EXTRACTED TEXT:
Segment Open
November 17, 2011 | 12:42 pm
Posted by Brad A. Greenberg
If you have been following the GOP presidential nomination race, then you know that Mitt Romney has gone from frontrunner to an afterthought to frontrunner again after letting all the other interlopers implode.
Now Harold Bloom, the Yale professor of English, asks: “Will This Election Be the Mormon Breakthrough?” An excerpt from his cynical op-ed:
I recall prophesying in 1992 that by 2020 Mormonism could become the dominant religion of the western United States. But we are not going to see that large a transformation. I went wrong because the last two decades have witnessed the deliberate dwindling of the Church of Jesus Christ of Latter-day Saints into just one more Protestant sect. Without the changes, Mitt Romney and Jon M. Huntsman Jr., a fellow Mormon, would not seem plausible candidates.
Our political satirists, with Mr. Romney evidently imminent, delight in describing the apparent weirdness of Mormon cosmology and allied speculations, but they forget the equal strangeness of Christian mythology, now worn familiar by repetition. Jorge Luis Borges shrewdly classified all theology as fantastic literature, and Joseph Smith’s adventures in the spiritual realm are at least refreshingly original, and were even in 19th-century America, when homegrown systems of belief sprouted prodigiously. Smith was not a good writer, except for one or two of his sermons, as reported in transcriptions by his auditors, but his mythmaking faculty was fecund.
The accurate critique of Mormonism is that Smith’s religion is not even monotheistic, let alone democratic. Though the Church of Jesus Christ of Latter-day Saints no longer openly describes their innermost beliefs, they clearly hold on to the notion of a plurality of gods. Indeed, they themselves expect to become gods, following the path of Joseph Smith.
When the campaign season began, I didn’t think Romney had a chance. But now I find myself wondering whether that’s true. Romney seems destined to get the GOP nomination and I don’t see Republicans or even right-leaning independents withholding their vote from Romney simply because he is Mormon and not a Protestant Christian.
(For a critical look at Bloom’s op-ed, check out this post from Mark Paredes at the Jews and Mormons blog.)
November 16, 2011 | 10:47 am
Posted by Brad A. Greenberg
Not since then-Sen. Barack Obama’s 2008 presidential campaign, has an American figure’s arrival been so messianic as Tim Tebow’s second coming as an NFL starting quarterback. The Broncos are 3-1 since Tebow took over the starting job, but I don’t think that’s why his jersey has been customized with the name “Jesus” on the back where “Tebow” should be.
Tim Tebow said he’s a Christian. While at Florida, he wrote scriptures on his eye black paint and now in Denver some are calling him the “chosen one.”
Some have even gone as far as creating Tebow in Christ-like images.
What does a Christ-like Tebow look like? A little clay No. 15 on a cross?
Segment Closed
SUPPLIED MATERIAL:
Segment Open
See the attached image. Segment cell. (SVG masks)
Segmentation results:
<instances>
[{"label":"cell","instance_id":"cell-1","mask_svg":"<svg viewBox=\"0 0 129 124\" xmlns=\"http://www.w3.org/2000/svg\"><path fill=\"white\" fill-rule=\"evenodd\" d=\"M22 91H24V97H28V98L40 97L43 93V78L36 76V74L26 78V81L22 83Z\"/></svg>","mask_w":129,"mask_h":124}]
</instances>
Segment Closed
WHAT IS EXPECTED: Reproduce the blog excerpt word for word, from "November 16, 2011" up to and including "on a cross?".

ANSWER:
November 16, 2011 | 10:47 am
Posted by Brad A. Greenberg
Not since then-Sen. Barack Obama’s 2008 presidential campaign, has an American figure’s arrival been so messianic as Tim Tebow’s second coming as an NFL starting quarterback. The Broncos are 3-1 since Tebow took over the starting job, but I don’t think that’s why his jersey has been customized with the name “Jesus” on the back where “Tebow” should be.
Tim Tebow said he’s a Christian. While at Florida, he wrote scriptures on his eye black paint and now in Denver some are calling him the “chosen one.”
Some have even gone as far as creating Tebow in Christ-like images.
What does a Christ-like Tebow look like? A little clay No. 15 on a cross?